Objective: Severe selenium deficiency has been documented in northern Zaïre, already known as one of the most iodine deficient regions in the world and characterized by a predominance of the myxoedematous form of cretinism. This has been attributed to the double deficiency of essential trace elements. A short selenium supplementation programme was conducted in this area to evaluate the effects of a selenium supplementation on thyroid diseases.
Design: Placebo or selenium 50 micrograms as selenomethionine was administered once daily for 2 months. Blood and urine samples were collected before and after supplementation.
Patients: Fifty-two healthy schoolchildren from northern Zaire.
Measurement: Selenium status, thyroid function and urinary iodide were determined.
Results: After 2 months of selenium supplementation, mean +/- SD serum T4 decreased from 73.1 +/- 45.4 to 48.3 +/- 23.7 nmol/l (P less than 0.001), serum FT4 from 11.8 +/- 6.7 to 8.4 +/- 4.1 pmol/l (P less than 0.01), and serum rT3 from 124 +/- 115 to 90 +/- 72 pmol/l (P less than 0.05), without significant change in serum T3 and serum TSH.

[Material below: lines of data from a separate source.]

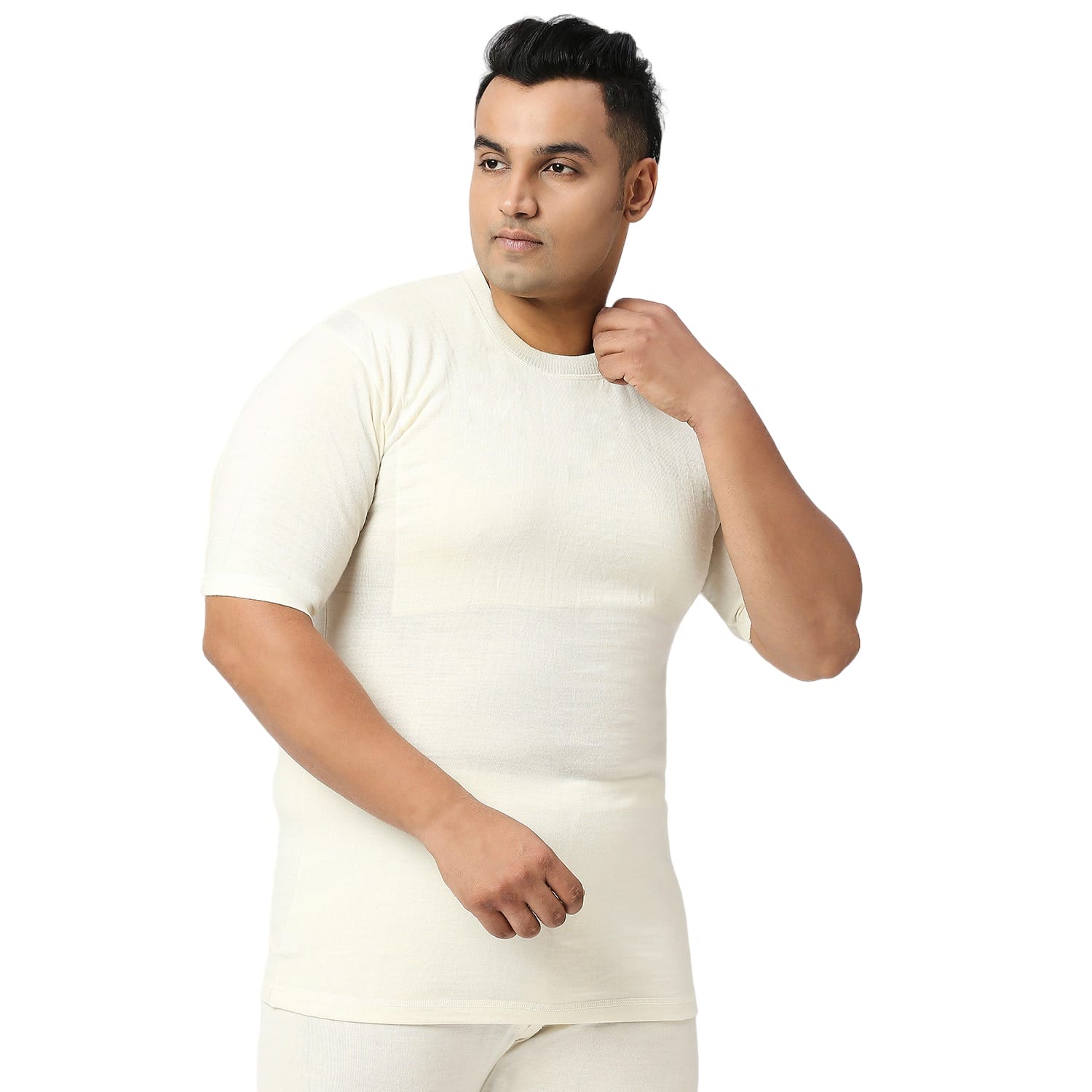 Pure Wool Half Sleeves Double Chest Vest - Image 3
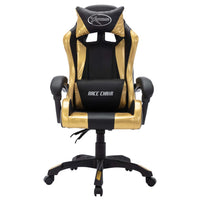 Sedia da Gaming con Luci a LED RGB Oro e Nera in Similpelle cod mxl 7566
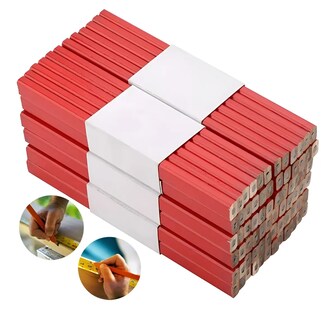 Foto 2 | Foto 2 | Lápices Octogonal Rojo Duro Negro Plomo Carpintero 72 Piezas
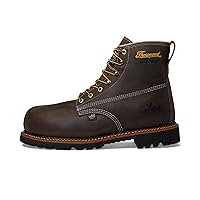 Thorogood American Heritage 6” Leather Waterproof Insulated Work Shoes for Men with Composite Shank Nano Safety Toe Oil and Slip-Resistant Outsole
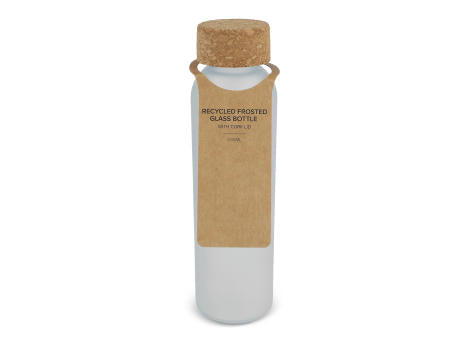 Gefrostete flasche aus recyceltem Glas mit Korkdeckel 500ml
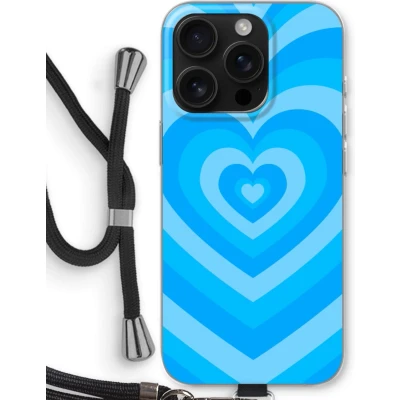 Afbeelding van Case Company® hoesje met Koord geschikt voor iPhone 16 Pro Hart Blauw Telefoonhoesje Zwart Bescherming aan alle Kanten en Over de Schermrand
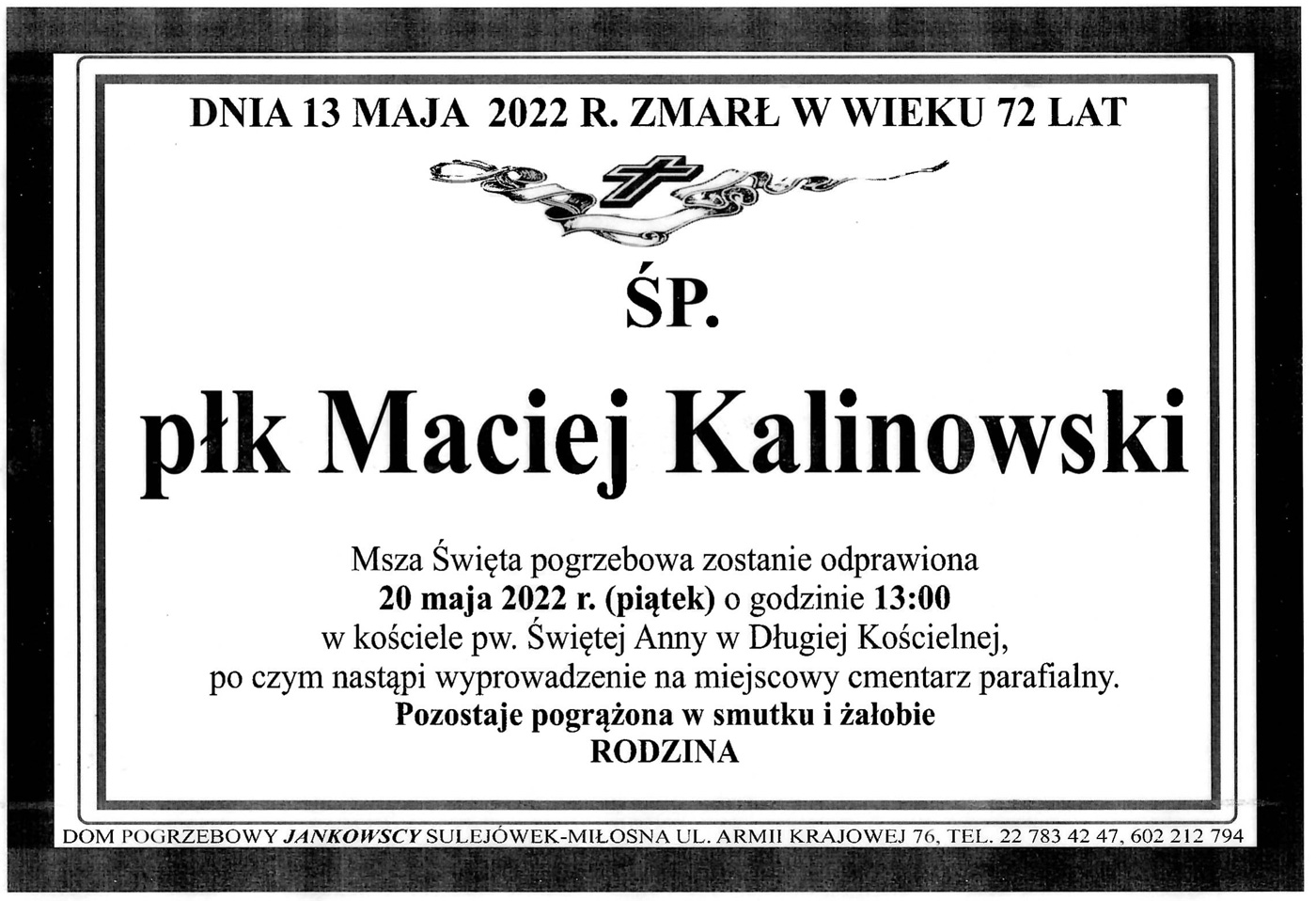 Nekrolog płk Maciej Kalinowski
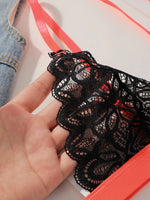 Women Contrast Strap Lace Lingerie Set Deep V Bralette & Thong 2 Pieces Sexy See Through Floral Lace Intimate Underwear C3075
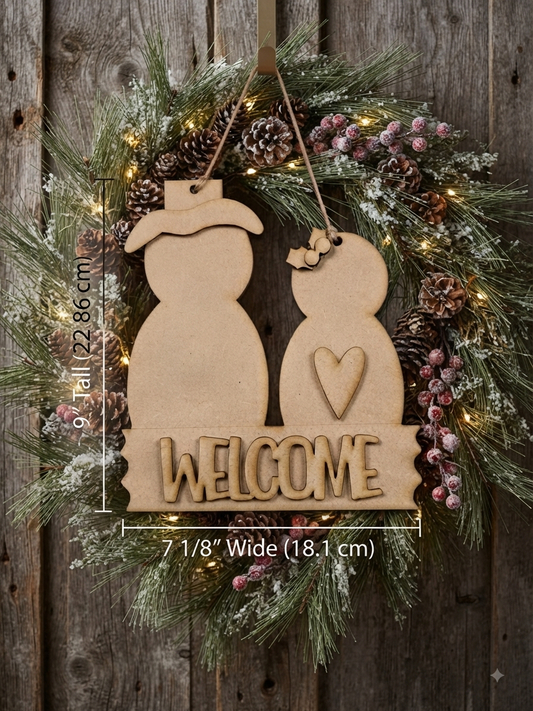 (Item#102) “Welcome” Snowman Couple Hanger - DIY Craft Kit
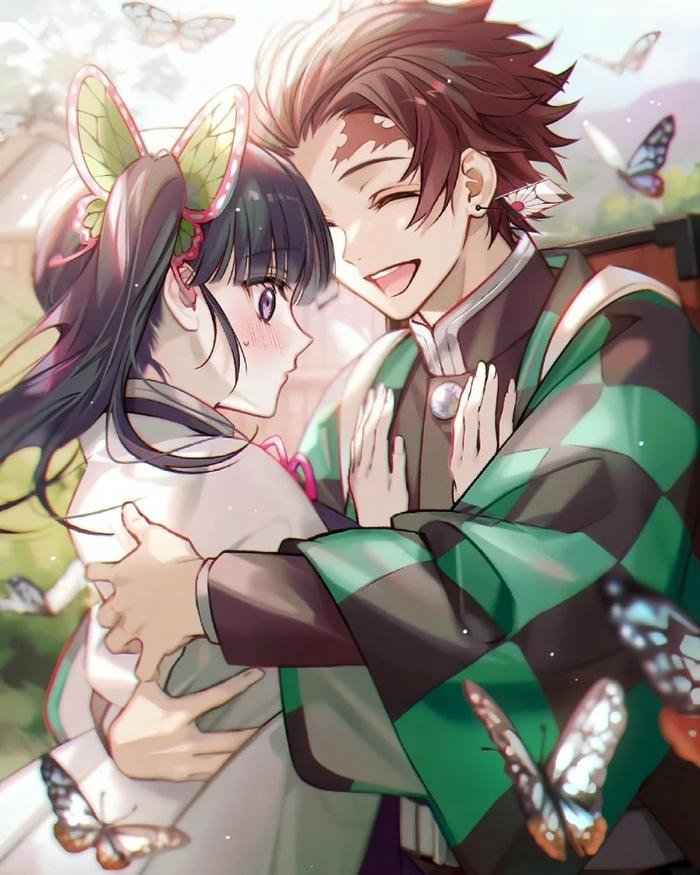 cartoon couple dp showing affection and laughter.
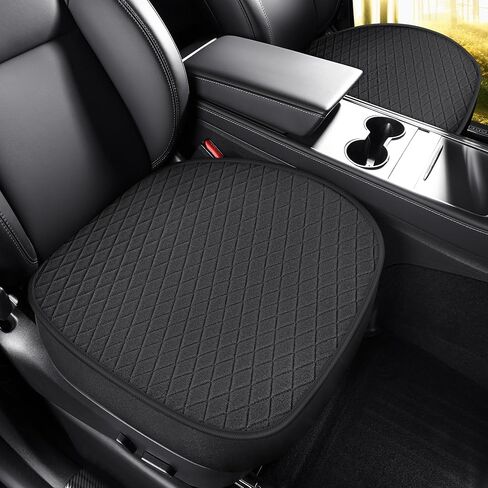 عبوتان من أغطية المقاعد السفلية لطراز Tesla Y 2024 2023-2020، أغطية مقاعد أمامية للسيارة فائقة التهوية وناعمة، أغطية مقاعد سفلية من القطن والكتان لطراز Tesla Y (أسود) in Kuwait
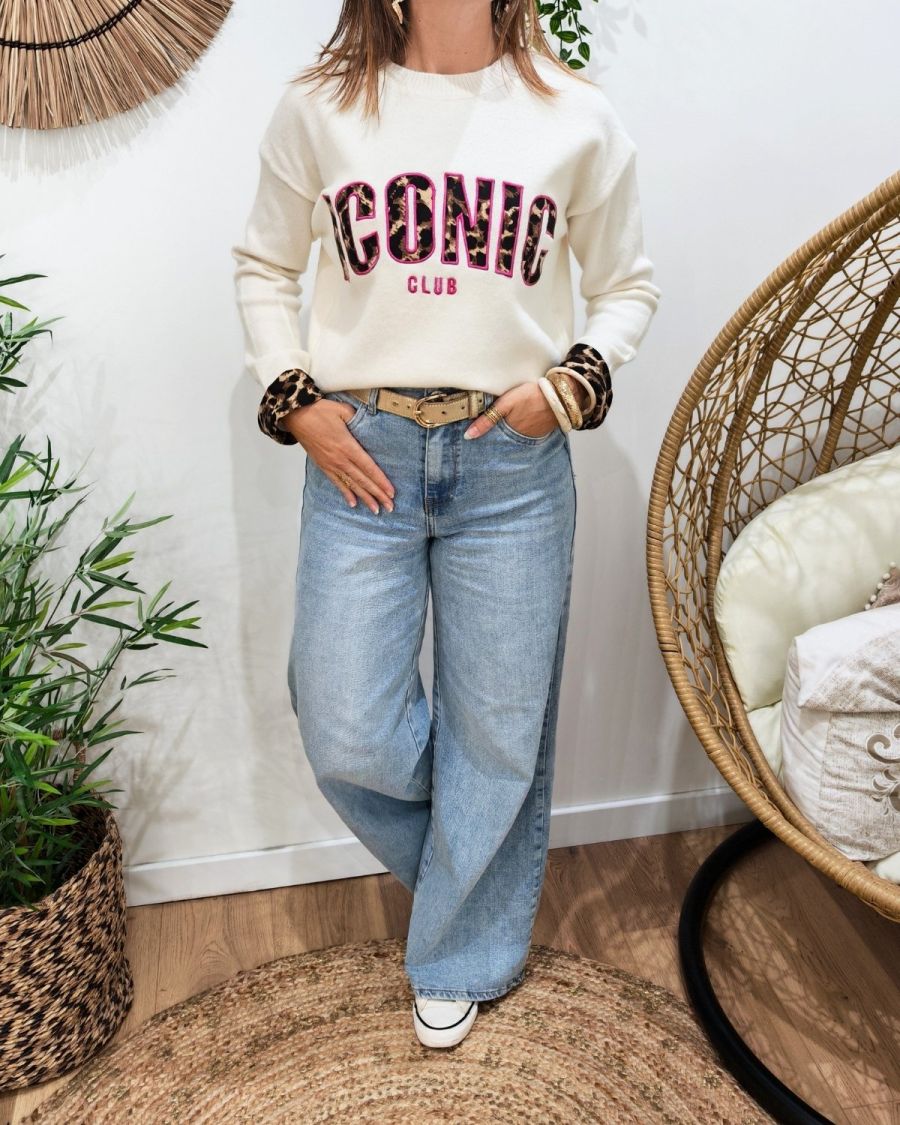 Pull femme beige ICONIC club léopard et rose
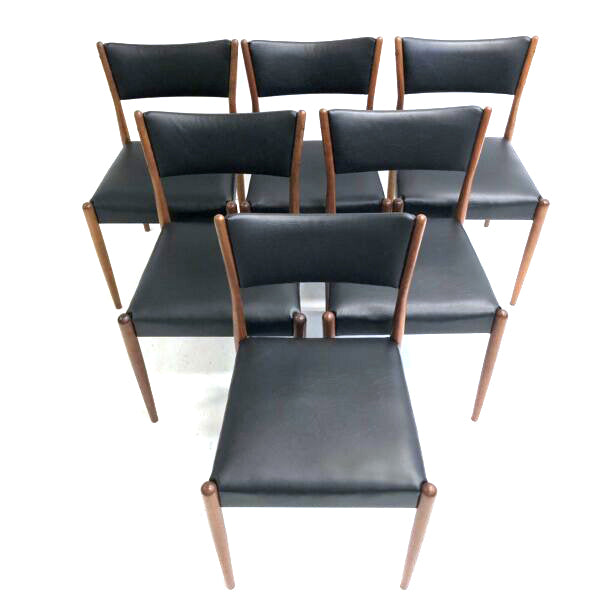 Set Of Six Mid Century Parker Dining Chairs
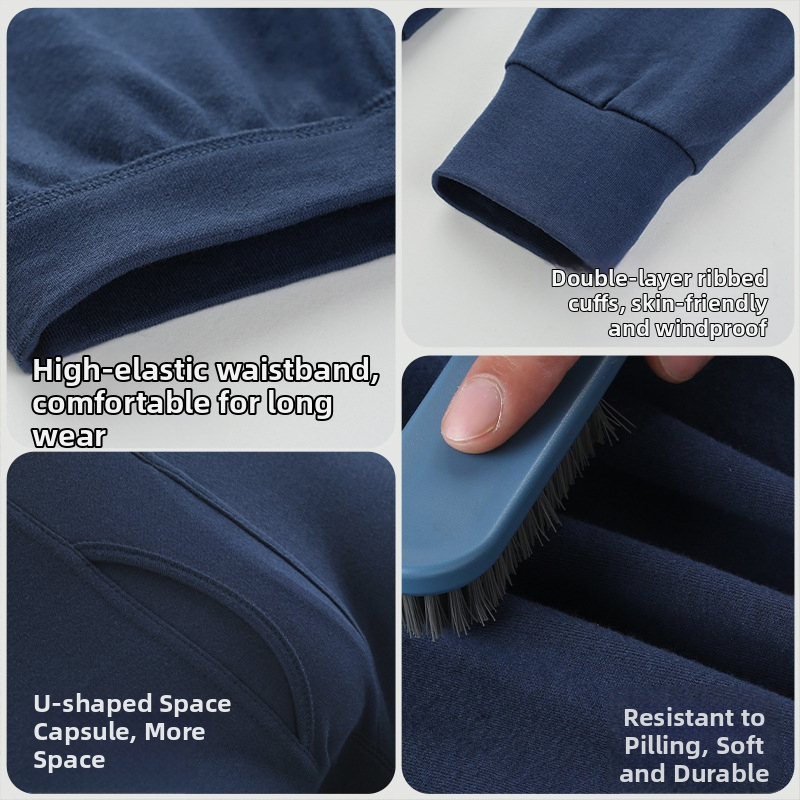 Vyrinės 100% medvilninės terminės kelnės su aukštu juosmeniu, 9/10 ilgio, 230 g, vidutinio storio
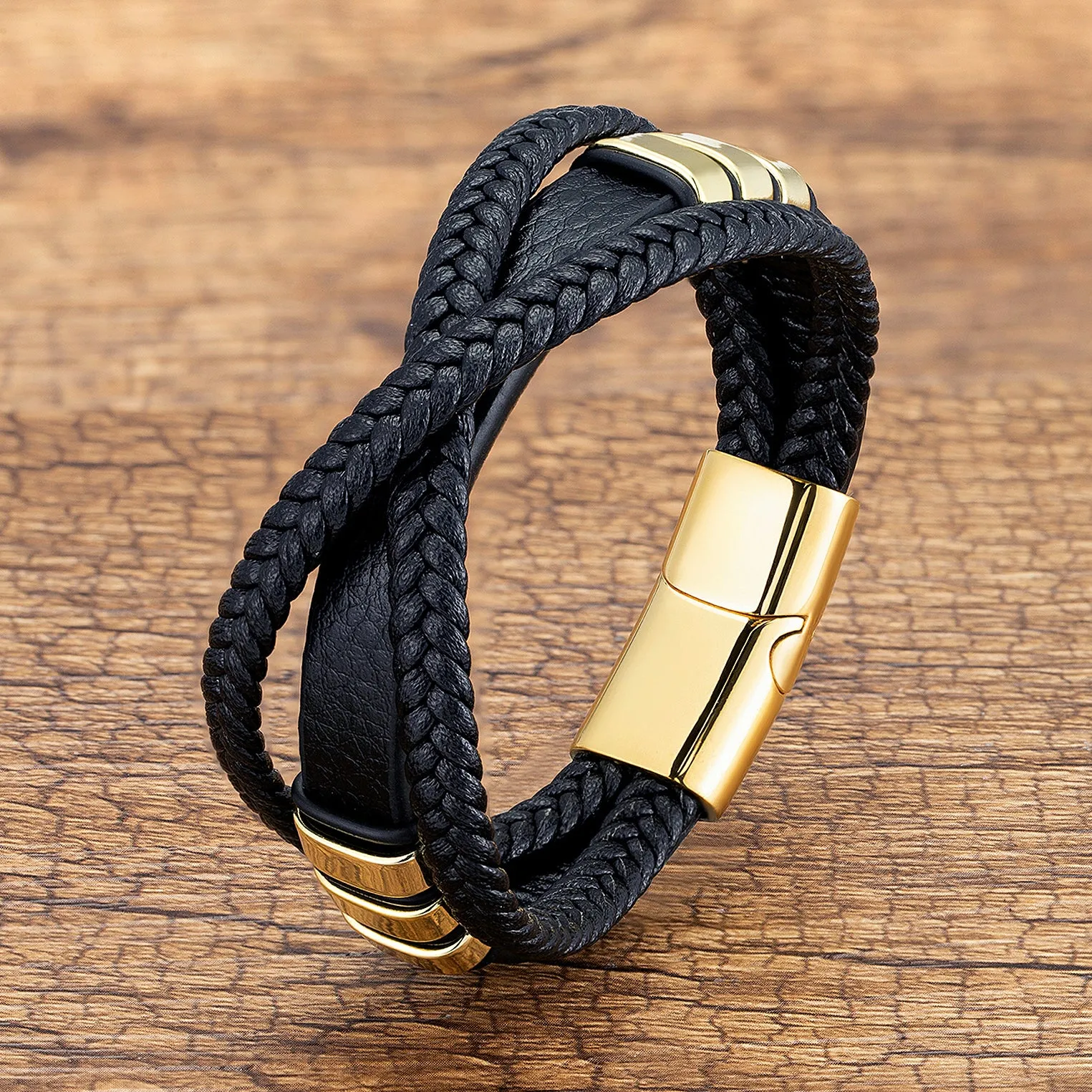 Simple Casual Stainless Steel Magnet Buckle Three-layer Leather Cord Braided Bracelet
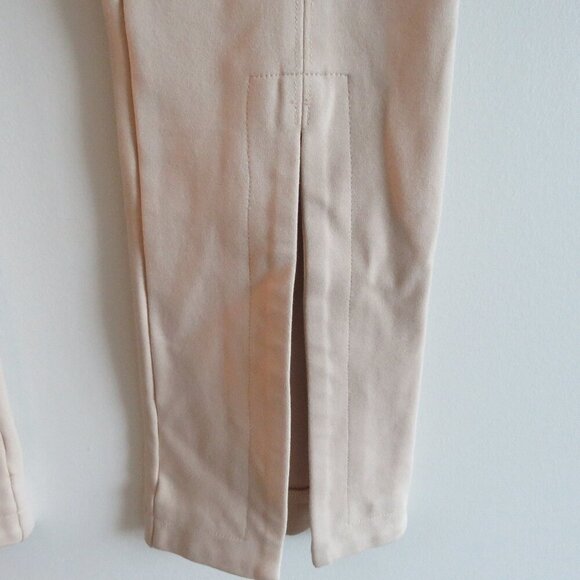 AARON & AMBER Tan Beige Split Hem Ponte Knit Stretch Pants - Women's Size S NWT - Picture 4 of 13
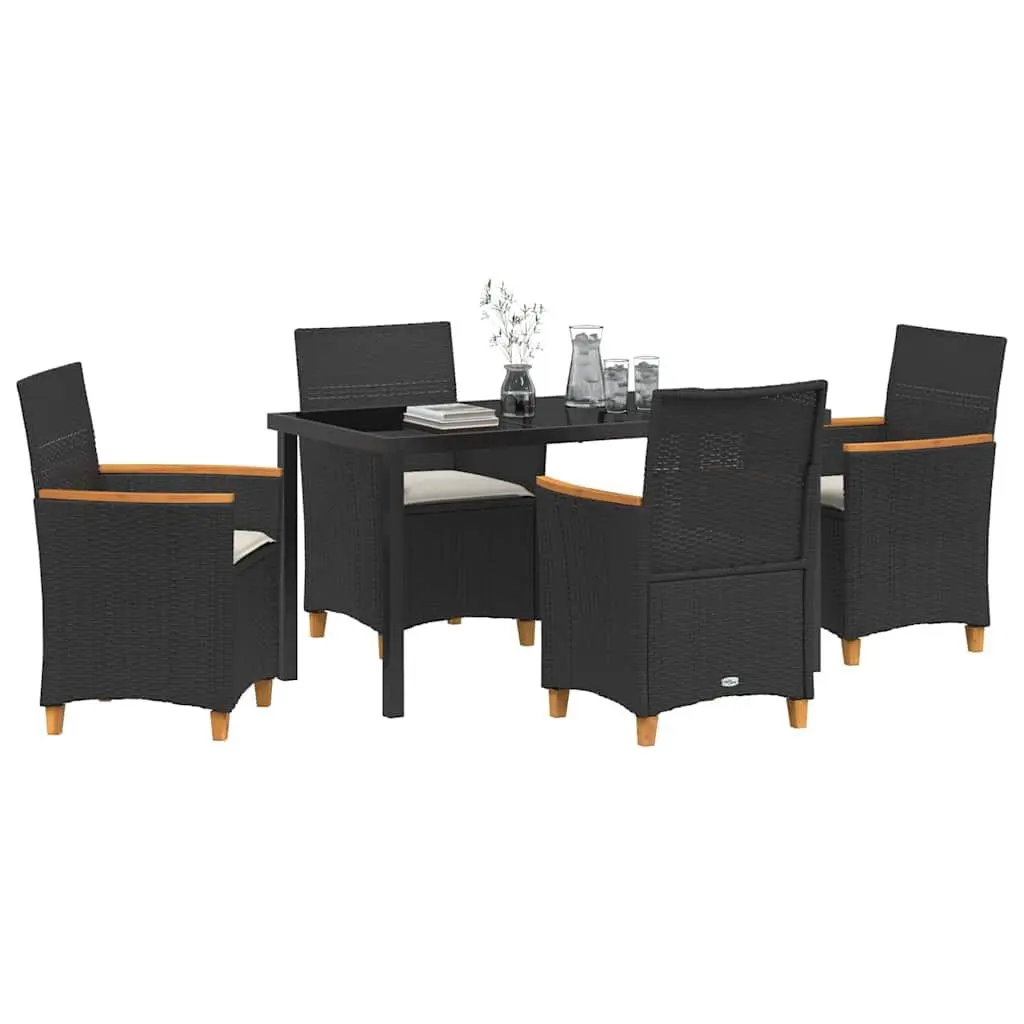 Garden Dining Set 5 Pieces Outdoor Furniture Poly Rattan Steel Frame Glass Top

Conclusion: Deiodinase type I which has been shown to be a seleno-enzyme could account for the changes in thyroid hormones in our subjects. Our data show that selenium plays a definite role in thyroid hormone metabolism in humans. Selenium could be an important cofactor in the clinical picture of iodine deficiency in Central Africa and could be involved in the aetiology of both forms of cretinism.